● TASK PROMPT
The answer should consist of each line below that contains the word "marking".

● RECORDS FOR THE TASK
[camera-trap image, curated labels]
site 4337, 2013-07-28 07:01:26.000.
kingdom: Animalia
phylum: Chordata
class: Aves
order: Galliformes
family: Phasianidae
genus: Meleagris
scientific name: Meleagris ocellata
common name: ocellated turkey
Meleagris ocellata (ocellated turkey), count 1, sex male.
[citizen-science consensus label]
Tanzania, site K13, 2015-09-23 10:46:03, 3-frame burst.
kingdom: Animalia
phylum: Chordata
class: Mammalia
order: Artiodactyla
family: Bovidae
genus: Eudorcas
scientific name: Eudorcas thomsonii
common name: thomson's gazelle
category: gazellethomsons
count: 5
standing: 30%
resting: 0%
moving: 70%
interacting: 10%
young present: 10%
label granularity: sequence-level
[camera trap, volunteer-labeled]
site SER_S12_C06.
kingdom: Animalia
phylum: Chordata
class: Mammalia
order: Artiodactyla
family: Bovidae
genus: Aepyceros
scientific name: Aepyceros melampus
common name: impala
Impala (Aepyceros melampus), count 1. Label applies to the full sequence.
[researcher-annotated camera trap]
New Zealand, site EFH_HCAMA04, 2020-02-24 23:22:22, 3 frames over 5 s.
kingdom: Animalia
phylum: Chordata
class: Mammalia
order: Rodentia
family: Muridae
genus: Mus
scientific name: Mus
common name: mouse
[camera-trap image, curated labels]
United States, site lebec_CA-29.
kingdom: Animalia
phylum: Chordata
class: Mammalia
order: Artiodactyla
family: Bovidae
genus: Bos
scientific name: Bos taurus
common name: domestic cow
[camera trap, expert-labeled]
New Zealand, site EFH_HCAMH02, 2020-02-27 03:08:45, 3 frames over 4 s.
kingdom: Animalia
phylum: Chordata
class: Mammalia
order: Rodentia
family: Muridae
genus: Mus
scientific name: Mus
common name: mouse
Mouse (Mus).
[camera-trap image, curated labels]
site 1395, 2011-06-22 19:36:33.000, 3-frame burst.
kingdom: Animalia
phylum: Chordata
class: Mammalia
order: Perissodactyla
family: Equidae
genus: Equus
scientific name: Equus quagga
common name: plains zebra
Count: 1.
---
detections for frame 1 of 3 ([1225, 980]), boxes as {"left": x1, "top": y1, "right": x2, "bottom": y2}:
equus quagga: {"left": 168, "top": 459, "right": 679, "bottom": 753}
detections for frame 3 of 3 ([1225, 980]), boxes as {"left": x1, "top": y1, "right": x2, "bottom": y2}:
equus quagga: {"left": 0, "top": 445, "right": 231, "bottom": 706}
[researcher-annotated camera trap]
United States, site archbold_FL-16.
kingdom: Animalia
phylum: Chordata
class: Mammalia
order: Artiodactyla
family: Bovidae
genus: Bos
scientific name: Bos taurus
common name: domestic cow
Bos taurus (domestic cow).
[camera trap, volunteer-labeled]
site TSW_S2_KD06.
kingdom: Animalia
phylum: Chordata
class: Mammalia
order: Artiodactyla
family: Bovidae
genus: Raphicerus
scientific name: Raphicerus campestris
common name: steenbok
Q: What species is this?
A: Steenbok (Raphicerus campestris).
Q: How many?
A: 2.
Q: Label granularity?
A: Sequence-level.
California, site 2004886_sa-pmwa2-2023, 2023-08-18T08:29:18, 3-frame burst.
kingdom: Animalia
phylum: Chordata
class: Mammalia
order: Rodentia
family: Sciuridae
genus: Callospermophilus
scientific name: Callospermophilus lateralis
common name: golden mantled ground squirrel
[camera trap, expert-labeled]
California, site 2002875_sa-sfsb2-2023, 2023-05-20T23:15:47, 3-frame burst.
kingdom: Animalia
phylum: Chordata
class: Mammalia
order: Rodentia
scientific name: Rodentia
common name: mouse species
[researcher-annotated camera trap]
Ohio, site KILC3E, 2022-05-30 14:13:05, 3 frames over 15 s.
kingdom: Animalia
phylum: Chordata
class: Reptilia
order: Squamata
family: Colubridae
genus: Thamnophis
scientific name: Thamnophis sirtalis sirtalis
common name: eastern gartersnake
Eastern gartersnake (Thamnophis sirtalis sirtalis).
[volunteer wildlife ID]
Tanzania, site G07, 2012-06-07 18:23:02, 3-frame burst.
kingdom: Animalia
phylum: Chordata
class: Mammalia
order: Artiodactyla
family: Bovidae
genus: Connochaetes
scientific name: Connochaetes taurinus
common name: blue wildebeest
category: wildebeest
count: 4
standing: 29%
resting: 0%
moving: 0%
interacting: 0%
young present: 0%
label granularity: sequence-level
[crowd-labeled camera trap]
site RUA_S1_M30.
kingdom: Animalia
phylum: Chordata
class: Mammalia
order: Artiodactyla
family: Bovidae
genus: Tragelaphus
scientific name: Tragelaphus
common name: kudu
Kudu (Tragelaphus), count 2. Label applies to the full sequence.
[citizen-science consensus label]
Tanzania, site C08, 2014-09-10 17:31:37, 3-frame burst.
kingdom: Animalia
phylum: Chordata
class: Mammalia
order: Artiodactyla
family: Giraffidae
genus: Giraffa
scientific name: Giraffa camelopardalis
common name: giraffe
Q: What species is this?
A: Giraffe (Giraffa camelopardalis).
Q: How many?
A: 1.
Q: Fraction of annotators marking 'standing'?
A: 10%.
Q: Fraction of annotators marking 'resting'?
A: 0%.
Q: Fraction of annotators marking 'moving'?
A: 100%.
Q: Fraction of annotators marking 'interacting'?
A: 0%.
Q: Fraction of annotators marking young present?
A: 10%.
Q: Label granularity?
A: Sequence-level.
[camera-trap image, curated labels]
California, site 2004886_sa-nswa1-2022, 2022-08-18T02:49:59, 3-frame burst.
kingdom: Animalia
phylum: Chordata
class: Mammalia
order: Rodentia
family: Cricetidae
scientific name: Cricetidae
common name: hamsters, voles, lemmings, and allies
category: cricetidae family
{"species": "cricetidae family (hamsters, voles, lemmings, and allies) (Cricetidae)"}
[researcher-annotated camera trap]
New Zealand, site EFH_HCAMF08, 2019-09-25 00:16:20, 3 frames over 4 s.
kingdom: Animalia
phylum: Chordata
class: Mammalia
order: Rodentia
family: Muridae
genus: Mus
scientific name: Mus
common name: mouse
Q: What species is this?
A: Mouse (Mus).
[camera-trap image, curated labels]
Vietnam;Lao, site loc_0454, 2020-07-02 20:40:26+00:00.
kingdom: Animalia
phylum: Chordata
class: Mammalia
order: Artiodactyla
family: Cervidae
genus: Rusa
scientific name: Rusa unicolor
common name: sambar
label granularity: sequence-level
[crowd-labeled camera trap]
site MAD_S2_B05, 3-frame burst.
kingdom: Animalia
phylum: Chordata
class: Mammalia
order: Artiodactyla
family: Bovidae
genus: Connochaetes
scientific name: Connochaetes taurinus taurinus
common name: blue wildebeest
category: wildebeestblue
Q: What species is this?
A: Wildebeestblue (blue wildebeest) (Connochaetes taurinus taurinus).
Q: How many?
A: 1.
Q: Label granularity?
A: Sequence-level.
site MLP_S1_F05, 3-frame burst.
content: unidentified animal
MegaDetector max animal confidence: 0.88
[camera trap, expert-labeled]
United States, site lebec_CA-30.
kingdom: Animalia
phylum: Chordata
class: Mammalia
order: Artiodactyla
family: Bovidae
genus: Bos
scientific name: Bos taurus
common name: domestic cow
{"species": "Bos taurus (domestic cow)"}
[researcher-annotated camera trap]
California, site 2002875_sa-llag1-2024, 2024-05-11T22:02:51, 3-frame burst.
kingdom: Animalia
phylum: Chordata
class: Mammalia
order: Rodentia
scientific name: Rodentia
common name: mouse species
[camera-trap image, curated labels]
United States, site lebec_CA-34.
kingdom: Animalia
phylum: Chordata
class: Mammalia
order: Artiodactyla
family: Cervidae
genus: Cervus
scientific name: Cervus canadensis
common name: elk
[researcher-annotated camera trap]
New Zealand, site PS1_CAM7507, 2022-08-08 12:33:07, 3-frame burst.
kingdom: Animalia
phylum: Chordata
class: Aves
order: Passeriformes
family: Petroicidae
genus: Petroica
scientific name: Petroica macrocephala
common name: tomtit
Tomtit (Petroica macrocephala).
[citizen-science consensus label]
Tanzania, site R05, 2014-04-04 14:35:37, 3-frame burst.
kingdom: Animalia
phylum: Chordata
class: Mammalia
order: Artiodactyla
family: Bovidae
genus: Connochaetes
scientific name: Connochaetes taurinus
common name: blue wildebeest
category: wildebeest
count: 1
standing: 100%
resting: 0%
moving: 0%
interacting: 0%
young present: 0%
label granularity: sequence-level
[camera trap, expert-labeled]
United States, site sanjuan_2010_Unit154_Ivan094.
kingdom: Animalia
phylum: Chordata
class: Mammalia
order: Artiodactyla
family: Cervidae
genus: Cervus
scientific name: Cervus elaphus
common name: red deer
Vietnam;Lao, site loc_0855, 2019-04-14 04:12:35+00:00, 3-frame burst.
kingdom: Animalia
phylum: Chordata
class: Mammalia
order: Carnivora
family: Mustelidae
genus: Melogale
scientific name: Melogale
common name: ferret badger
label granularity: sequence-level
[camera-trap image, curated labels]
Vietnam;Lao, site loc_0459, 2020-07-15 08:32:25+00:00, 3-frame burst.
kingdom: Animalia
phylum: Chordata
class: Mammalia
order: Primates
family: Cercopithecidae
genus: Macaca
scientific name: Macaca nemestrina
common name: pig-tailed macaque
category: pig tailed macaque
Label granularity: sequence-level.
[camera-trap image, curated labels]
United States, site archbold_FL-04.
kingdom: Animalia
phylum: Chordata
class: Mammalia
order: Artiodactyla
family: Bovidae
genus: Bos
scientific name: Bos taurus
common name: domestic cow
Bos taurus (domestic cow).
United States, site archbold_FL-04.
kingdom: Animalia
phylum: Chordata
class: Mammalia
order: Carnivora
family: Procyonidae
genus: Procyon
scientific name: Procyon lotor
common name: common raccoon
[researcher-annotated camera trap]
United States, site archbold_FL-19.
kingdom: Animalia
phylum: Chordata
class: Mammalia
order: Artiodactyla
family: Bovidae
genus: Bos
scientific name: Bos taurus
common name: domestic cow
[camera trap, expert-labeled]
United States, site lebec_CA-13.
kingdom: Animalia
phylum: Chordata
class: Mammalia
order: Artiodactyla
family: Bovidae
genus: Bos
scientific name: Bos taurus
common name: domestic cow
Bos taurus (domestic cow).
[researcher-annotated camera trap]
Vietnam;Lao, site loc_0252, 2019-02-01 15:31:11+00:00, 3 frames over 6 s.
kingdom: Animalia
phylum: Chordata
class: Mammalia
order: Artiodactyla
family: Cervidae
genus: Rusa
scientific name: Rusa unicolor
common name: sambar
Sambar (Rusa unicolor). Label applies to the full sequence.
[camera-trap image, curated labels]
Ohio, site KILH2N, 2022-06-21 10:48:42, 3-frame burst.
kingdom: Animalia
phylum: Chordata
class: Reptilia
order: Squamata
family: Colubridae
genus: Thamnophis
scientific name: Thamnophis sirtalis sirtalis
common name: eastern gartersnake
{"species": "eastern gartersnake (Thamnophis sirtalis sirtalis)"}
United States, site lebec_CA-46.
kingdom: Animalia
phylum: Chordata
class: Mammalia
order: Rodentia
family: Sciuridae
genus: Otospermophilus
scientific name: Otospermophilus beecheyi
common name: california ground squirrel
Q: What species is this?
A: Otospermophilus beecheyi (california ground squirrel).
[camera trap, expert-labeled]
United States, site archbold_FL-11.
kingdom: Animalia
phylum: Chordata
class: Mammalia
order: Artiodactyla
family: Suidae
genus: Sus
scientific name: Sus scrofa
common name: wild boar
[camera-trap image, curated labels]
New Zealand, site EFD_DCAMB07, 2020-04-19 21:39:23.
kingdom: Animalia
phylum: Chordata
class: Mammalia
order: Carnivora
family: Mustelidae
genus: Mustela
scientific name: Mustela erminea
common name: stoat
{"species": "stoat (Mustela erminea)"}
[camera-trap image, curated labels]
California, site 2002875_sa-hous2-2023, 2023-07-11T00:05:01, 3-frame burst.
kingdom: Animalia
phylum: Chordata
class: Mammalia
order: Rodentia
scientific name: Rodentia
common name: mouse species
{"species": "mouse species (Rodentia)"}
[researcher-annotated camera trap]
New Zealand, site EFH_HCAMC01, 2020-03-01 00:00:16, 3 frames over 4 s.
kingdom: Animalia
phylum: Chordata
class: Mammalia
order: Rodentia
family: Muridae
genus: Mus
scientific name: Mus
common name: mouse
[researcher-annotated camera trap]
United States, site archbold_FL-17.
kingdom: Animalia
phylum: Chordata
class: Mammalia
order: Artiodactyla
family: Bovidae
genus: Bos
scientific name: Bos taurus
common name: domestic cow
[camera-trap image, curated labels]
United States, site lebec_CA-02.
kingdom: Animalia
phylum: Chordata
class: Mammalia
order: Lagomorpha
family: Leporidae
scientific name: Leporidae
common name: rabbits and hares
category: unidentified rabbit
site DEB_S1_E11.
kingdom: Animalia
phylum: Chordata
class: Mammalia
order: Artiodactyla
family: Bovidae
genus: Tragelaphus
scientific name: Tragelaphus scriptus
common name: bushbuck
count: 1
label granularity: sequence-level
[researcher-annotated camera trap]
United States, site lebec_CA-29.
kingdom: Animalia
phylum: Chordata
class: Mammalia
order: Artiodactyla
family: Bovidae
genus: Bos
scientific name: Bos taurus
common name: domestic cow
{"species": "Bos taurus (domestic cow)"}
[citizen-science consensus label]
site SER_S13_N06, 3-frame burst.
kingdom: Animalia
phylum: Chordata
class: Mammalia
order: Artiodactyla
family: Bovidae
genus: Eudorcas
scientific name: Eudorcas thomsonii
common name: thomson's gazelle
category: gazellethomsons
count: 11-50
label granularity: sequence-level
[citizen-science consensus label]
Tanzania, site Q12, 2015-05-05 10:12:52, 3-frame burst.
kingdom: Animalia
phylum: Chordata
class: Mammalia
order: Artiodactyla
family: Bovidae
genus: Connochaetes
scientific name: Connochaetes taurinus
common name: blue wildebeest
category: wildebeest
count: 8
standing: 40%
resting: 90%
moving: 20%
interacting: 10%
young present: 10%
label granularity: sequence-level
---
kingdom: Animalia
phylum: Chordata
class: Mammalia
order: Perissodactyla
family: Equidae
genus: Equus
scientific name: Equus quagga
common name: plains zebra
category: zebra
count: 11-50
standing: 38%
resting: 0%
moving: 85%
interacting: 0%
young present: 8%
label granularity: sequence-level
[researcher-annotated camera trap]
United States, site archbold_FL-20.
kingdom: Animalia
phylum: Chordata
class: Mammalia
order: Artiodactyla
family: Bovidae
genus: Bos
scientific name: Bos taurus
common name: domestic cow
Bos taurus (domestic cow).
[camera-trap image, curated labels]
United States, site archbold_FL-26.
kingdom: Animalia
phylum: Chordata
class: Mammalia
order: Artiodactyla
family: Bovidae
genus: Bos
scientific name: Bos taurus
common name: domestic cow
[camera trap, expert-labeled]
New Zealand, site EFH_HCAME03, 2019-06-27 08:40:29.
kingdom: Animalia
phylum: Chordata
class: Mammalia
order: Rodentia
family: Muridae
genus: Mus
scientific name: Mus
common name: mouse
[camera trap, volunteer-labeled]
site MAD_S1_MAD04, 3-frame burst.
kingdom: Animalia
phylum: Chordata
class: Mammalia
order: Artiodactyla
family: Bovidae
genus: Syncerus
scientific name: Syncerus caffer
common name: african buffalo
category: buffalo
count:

● YOUR SOLUTION
Q: Fraction of annotators marking 'standing'?
Q: Fraction of annotators marking 'resting'?
Q: Fraction of annotators marking 'moving'?
Q: Fraction of annotators marking 'interacting'?
Q: Fraction of annotators marking young present?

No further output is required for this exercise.